• [Record extracts]:
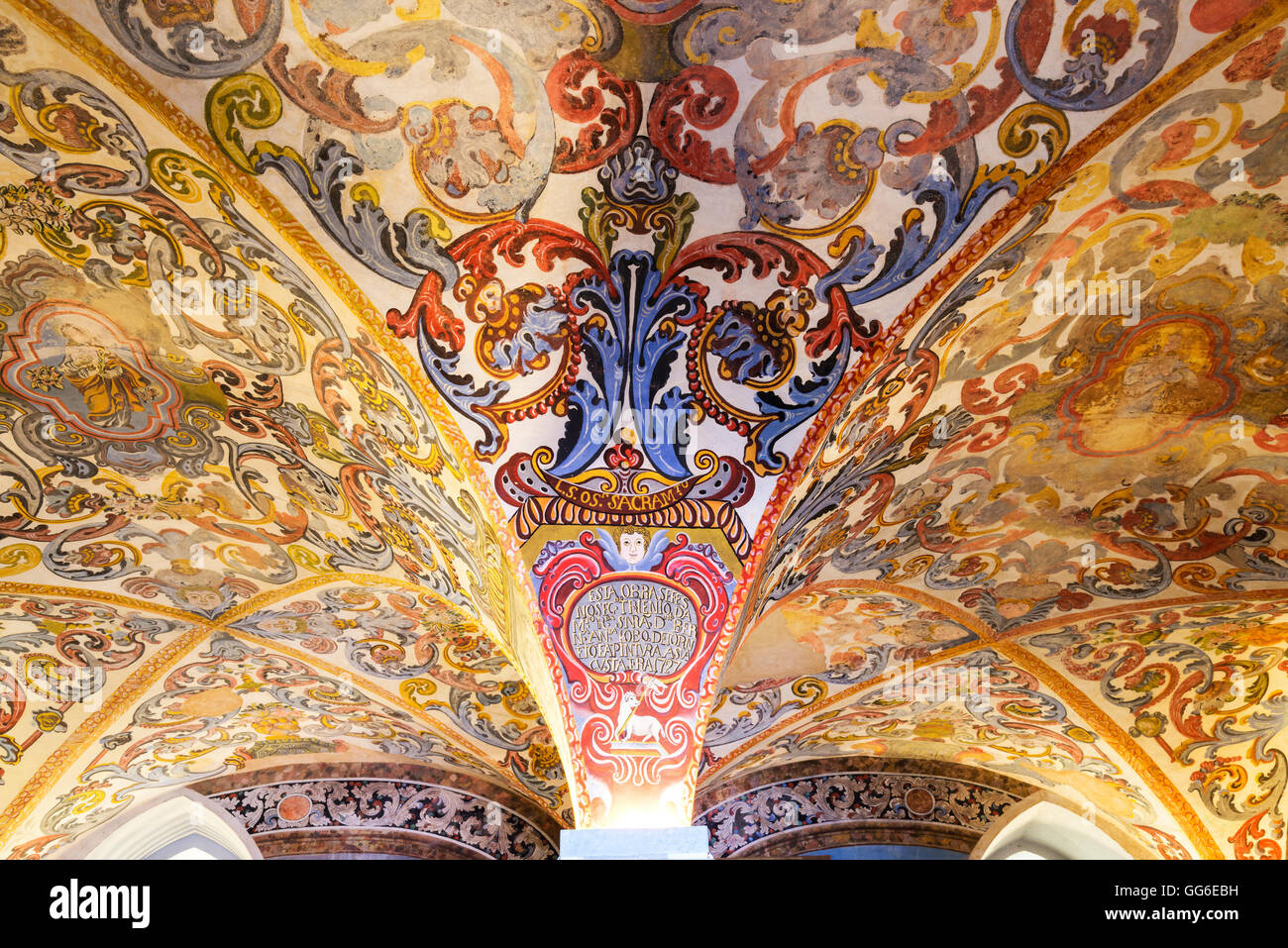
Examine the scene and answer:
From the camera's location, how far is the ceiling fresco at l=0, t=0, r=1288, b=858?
12.4ft

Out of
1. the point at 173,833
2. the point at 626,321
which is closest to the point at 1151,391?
the point at 626,321

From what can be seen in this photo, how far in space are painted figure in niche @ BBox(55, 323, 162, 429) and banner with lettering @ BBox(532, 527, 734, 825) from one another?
206 centimetres

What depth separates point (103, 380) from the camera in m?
4.92

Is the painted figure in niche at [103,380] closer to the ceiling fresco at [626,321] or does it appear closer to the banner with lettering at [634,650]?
the ceiling fresco at [626,321]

• [Aim]:
Copy out all of the material above word for word, leaving out the pictures.

• [Worked answer]:
Examine the scene and answer:
From the camera's location, how far is the ceiling fresco at l=0, t=0, r=1288, b=858?
12.4ft

Out of
1. the point at 173,833
2. the point at 626,321
which is closest to the point at 1151,391?
the point at 626,321

From what can be seen in this photo, how far in space are painted figure in niche @ BBox(55, 323, 162, 429) and banner with lettering @ BBox(532, 527, 734, 825) from one another?
206 centimetres

What depth separates point (103, 380) from the camera in m?
4.92

Is the painted figure in niche at [103,380] closer to the ceiling fresco at [626,321] or does it appear closer to the banner with lettering at [634,650]?
the ceiling fresco at [626,321]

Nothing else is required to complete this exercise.